Here are items to look up in your notes, the course home page, labs, and readings. If you recognize all of them, you should be fine going into the midterm.

  • What is a biodiversity hotspot? California is one of these. Why? What makes California so very biodiverse?

  • Difference between transects and quadrats

  • What is a floristic key and how does it work?

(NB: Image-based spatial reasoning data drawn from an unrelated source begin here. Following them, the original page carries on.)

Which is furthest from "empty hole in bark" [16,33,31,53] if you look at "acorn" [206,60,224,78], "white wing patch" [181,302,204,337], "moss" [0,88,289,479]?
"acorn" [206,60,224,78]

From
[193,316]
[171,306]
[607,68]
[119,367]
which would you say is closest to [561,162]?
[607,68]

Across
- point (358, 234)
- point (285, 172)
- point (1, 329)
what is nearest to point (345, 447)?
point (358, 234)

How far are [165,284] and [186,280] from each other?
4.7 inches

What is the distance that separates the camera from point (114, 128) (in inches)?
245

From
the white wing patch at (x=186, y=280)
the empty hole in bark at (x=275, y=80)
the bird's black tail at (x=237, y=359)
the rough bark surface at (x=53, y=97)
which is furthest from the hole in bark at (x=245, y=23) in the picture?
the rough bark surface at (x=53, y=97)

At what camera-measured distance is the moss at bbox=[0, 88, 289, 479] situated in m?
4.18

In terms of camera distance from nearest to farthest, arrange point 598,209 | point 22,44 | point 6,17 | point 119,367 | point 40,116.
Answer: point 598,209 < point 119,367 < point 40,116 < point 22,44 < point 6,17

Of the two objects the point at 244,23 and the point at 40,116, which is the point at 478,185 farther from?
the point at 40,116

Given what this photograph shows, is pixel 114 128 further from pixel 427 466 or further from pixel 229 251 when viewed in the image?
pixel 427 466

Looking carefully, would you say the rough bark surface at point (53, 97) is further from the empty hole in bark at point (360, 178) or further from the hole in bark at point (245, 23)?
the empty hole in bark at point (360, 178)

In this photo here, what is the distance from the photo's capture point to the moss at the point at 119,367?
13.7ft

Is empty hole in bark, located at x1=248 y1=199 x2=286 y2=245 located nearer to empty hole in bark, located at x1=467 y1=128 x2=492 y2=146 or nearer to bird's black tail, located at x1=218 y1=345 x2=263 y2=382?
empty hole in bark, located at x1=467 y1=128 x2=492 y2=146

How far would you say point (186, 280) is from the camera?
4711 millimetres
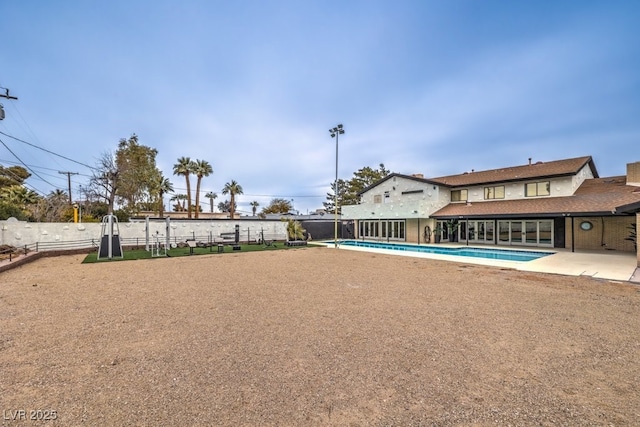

  • Alpha diversity, beta diversity, and gamma diversity

  • What is the main advantage and the main shortcoming of using species richness (e.g., alpha and gamma diversity) as a measure of biodiversity?

  • Leaves
    • Simple vs. compound leaves
    • Alternate, opposite,and whorled leaf arrangements
    • Leaf margins: entire, lobed, toothed, crenulate, dentate, serrate, spinose
    • Leaf shapes: linear, lanceolate, elliptical, oblong, etc.
    • Leaf texture: membranous vs. sclerophyllous
    • Leaf surfaces: glabrous, glaucous, pubescent and puberulent, hispid, nettlesome, tomentose, glandular/viscid

  • Flowers:
    • Perianth
    • Calyx
    • Sepals
    • Corolla
    • Petals
    • Corolla shape: cylindrical, funnelform, salverform, rotate, campanulate, urceolate
    • Corolla symmetry: regular, irregular (two-lipped, papilionaceous)
    • Pistils: stigma, style, ovary
    • Stamens: anthers, filaments
    • Exserted vs. included stamens and pistils

  • Gender in flowers:
    • Perfect flowers
    • Pistillate or carpellate flowers
    • Staminate flowers
  • Gender in plants:
    • Androgenous plants
    • Monoecious plants
    • Dioecious plants
    • Polygamous plants

  • Inflorescences:
    • Florets vs. flowers
    • Indeterminate vs. determinate inflorescences
    • Spike, catkin, spadix
    • Raceme, panicle, corymb, umbel
    • Cyme
    • Thyrse
    • Composite heads: radiate, ligulate, discoid
    • Solitary flowers: terminal, axial
    • Bracts, spathes, involucres, phyllaries

  • Fruits vs. seeds
    • Fleshy fruits: drupes, accessories, aggregates, multiple fruits, berries, pepos, pomes
    • Dry fruits: samaras, achenes, caryopses, follicles, legumes, siliques/silicles, capsules
    • Why are some fruits so juicy and tasty and others are dry?

  • Herbaria
    • What is an herbarium?
    • What was the traditional scientific use of herbarium collections?
    • How has digitizing them and placing them online changed their uses?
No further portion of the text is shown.